WHAT YOU NEED TO DO: Find the lines in the records that carry the word "known". Copy each one.

Stored data entries

------------------------

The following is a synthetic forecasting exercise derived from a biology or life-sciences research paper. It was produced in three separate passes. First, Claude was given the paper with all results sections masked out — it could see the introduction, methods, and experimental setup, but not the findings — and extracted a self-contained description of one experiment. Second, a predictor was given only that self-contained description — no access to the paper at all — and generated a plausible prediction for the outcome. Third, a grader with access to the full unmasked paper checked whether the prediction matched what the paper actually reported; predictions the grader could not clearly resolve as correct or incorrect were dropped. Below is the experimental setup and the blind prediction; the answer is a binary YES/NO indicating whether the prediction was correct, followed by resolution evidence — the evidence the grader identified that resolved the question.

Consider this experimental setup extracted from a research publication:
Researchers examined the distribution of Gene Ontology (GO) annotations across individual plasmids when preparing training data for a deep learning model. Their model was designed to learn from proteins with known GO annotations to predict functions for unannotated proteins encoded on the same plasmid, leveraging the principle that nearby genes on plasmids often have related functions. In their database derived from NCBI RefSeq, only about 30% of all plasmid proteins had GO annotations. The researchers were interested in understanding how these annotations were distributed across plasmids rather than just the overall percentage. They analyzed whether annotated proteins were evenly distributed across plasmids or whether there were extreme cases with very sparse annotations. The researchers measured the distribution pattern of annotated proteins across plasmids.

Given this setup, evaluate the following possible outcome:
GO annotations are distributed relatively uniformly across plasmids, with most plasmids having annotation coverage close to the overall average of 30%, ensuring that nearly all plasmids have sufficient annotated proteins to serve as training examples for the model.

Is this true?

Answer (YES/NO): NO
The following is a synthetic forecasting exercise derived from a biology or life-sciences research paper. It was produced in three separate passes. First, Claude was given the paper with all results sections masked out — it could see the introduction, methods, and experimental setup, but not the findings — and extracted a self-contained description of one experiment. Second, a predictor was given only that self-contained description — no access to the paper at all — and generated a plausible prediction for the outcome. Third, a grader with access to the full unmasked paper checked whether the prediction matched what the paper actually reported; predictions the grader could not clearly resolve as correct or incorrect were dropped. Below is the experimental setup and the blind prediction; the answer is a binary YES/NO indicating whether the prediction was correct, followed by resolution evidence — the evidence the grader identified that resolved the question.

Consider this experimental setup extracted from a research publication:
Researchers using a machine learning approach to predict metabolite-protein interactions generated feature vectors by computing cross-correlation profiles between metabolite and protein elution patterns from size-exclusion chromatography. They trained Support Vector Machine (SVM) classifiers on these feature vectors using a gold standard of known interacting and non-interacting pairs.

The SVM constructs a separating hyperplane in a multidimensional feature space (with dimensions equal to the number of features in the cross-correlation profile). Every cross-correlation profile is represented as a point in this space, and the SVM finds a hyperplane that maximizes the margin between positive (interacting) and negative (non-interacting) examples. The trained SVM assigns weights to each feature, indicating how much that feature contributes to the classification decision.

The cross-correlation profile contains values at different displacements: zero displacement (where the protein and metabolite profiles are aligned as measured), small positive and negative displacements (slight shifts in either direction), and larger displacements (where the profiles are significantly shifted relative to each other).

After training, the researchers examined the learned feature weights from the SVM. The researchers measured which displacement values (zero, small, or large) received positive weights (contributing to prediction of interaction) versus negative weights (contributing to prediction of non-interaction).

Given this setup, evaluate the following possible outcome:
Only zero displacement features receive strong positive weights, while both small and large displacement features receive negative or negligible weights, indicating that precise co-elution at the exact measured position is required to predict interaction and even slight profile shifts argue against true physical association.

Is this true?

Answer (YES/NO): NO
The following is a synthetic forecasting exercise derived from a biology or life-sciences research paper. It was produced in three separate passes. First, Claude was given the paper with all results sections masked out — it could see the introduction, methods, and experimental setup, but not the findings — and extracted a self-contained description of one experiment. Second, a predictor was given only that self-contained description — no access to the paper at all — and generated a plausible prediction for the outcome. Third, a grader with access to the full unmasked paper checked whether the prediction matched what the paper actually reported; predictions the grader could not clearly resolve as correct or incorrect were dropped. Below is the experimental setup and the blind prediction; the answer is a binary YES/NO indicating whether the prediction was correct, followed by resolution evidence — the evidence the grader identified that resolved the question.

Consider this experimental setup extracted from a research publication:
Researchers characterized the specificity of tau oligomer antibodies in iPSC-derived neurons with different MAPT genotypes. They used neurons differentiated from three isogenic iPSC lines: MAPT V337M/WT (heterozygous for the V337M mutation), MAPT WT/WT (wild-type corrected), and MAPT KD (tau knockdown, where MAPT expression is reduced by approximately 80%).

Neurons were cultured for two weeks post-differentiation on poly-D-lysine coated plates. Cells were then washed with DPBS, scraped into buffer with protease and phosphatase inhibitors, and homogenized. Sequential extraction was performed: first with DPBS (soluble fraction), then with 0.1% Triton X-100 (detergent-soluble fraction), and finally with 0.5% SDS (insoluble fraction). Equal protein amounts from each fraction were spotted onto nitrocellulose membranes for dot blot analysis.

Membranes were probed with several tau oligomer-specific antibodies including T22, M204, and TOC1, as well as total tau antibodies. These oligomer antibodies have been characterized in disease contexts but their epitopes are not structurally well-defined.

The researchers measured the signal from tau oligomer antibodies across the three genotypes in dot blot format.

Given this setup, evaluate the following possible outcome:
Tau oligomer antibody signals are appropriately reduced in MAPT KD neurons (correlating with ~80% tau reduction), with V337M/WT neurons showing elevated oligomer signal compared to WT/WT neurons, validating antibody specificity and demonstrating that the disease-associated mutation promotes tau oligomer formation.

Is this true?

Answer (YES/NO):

------------------------

THE COMPLETED TASK:
Researchers examined the distribution of Gene Ontology (GO) annotations across individual plasmids when preparing training data for a deep learning model. Their model was designed to learn from proteins with known GO annotations to predict functions for unannotated proteins encoded on the same plasmid, leveraging the principle that nearby genes on plasmids often have related functions. In their database derived from NCBI RefSeq, only about 30% of all plasmid proteins had GO annotations. The researchers were interested in understanding how these annotations were distributed across plasmids rather than just the overall percentage. They analyzed whether annotated proteins were evenly distributed across plasmids or whether there were extreme cases with very sparse annotations. The researchers measured the distribution pattern of annotated proteins across plasmids.
Researchers using a machine learning approach to predict metabolite-protein interactions generated feature vectors by computing cross-correlation profiles between metabolite and protein elution patterns from size-exclusion chromatography. They trained Support Vector Machine (SVM) classifiers on these feature vectors using a gold standard of known interacting and non-interacting pairs.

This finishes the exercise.